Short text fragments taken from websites
-=-=-

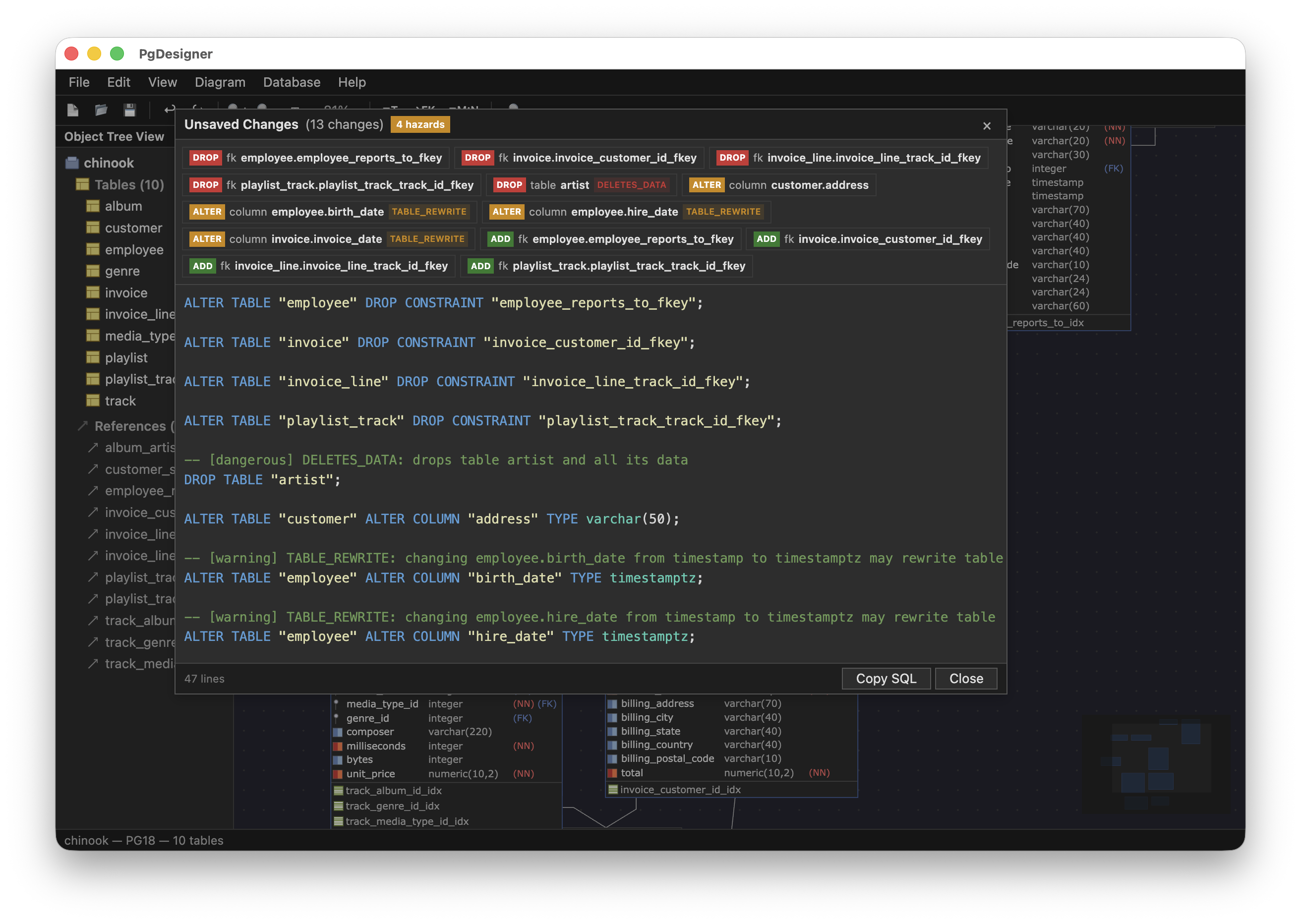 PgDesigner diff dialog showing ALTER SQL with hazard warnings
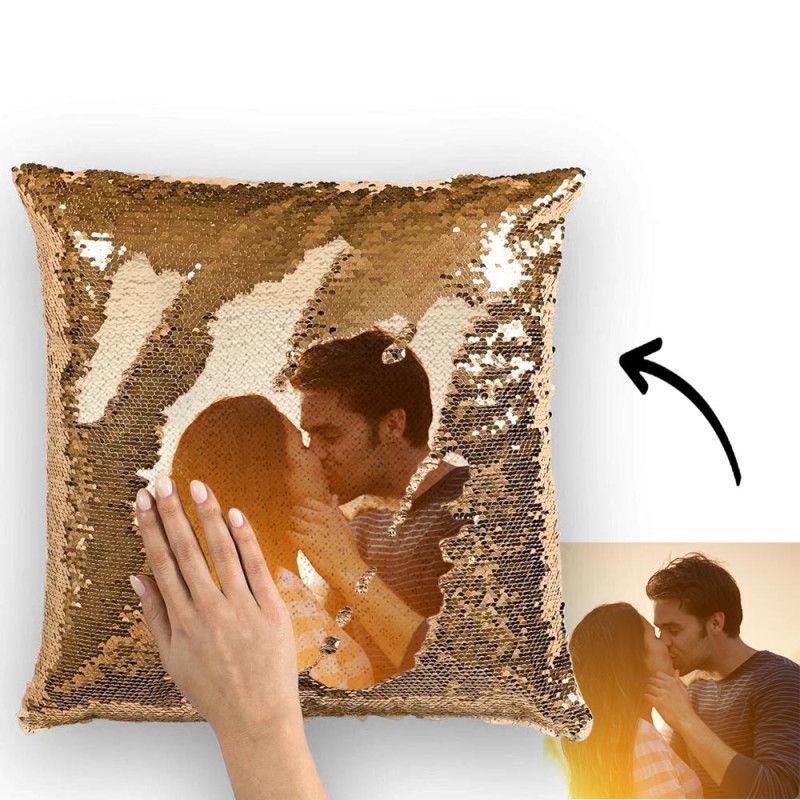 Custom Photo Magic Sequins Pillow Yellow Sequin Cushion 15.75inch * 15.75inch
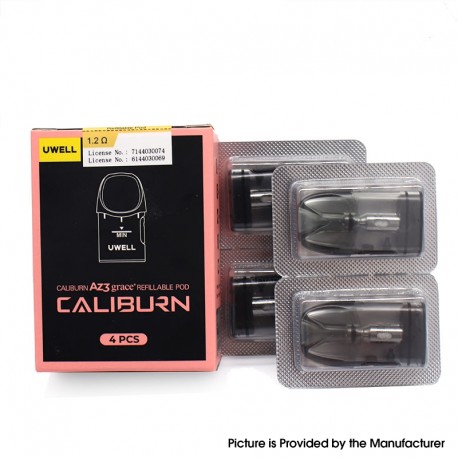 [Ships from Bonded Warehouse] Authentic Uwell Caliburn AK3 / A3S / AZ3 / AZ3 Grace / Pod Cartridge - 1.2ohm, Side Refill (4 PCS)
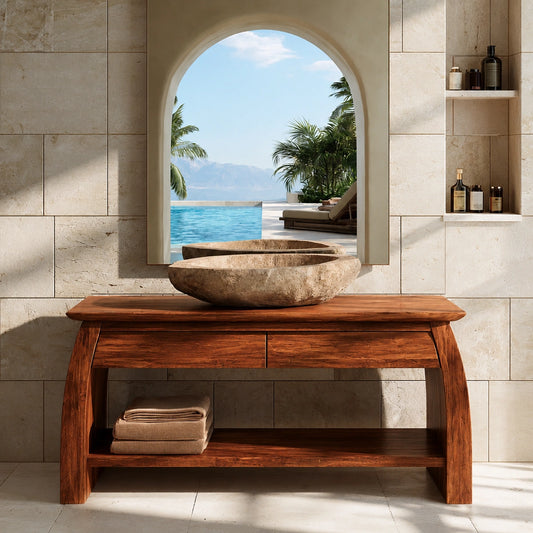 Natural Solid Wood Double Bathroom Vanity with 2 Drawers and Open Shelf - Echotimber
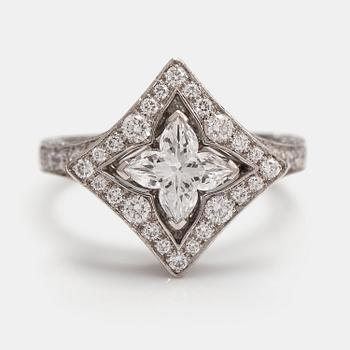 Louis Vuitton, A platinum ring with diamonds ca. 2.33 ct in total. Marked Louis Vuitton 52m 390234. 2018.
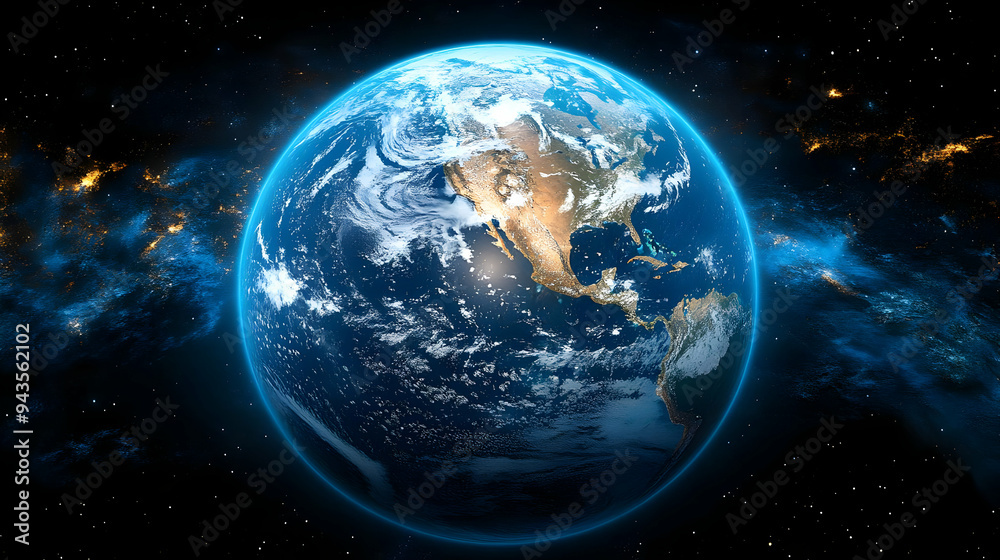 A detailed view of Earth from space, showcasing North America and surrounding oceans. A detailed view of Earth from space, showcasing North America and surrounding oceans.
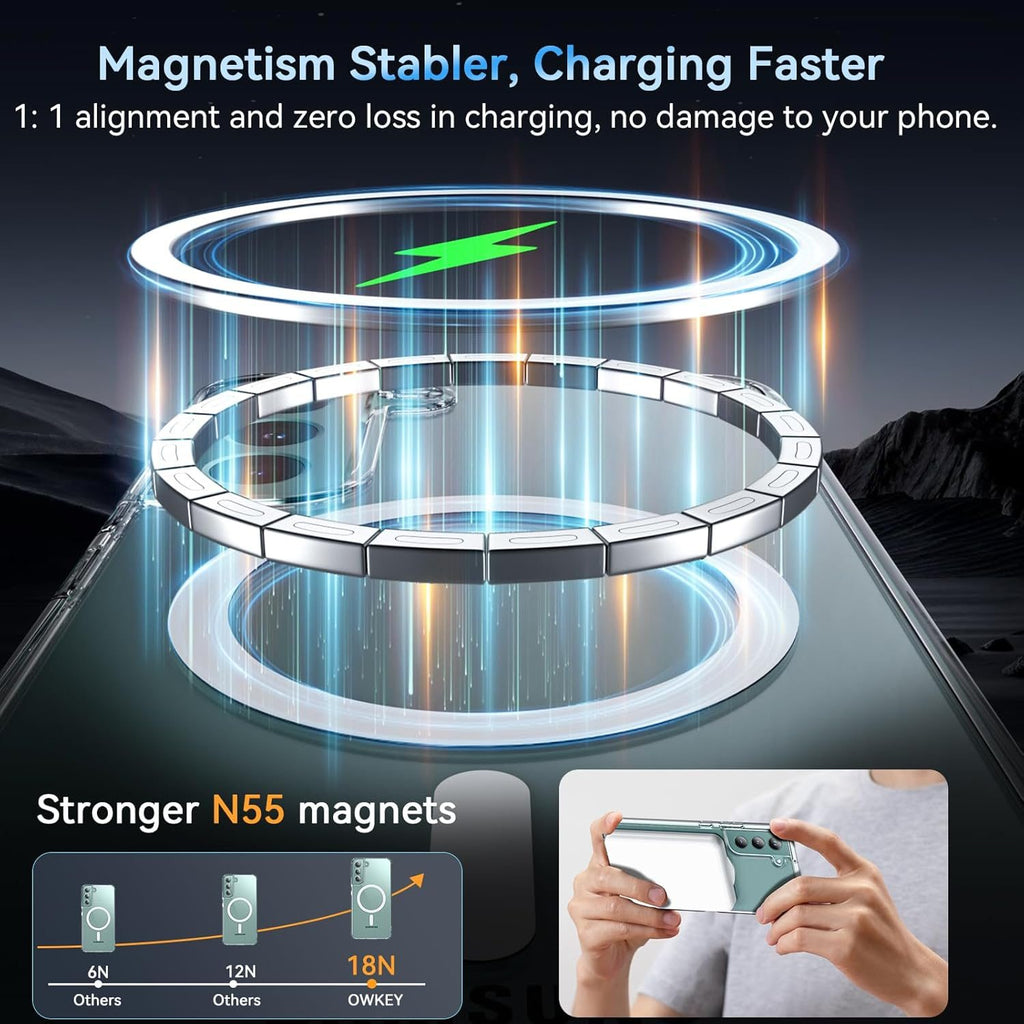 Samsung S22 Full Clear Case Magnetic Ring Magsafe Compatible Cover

-=-=-

→ EXERCISE DETAILS: Write out the text lines of the data above again, word for word, leaving out the pictures.

→ REPLY:
 PgDesigner diff dialog showing ALTER SQL with hazard warnings
 Custom Photo Magic Sequins Pillow Yellow Sequin Cushion 15.75inch * 15.75inch
 [Ships from Bonded Warehouse] Authentic Uwell Caliburn AK3 / A3S / AZ3 / AZ3 Grace / Pod Cartridge - 1.2ohm, Side Refill (4 PCS)
 Natural Solid Wood Double Bathroom Vanity with 2 Drawers and Open Shelf - Echotimber
 Louis Vuitton, A platinum ring with diamonds ca. 2.33 ct in total. Marked Louis Vuitton 52m 390234. 2018.
 A detailed view of Earth from space, showcasing North America and surrounding oceans. A detailed view of Earth from space, showcasing North America and surrounding oceans.
 Samsung S22 Full Clear Case Magnetic Ring Magsafe Compatible Cover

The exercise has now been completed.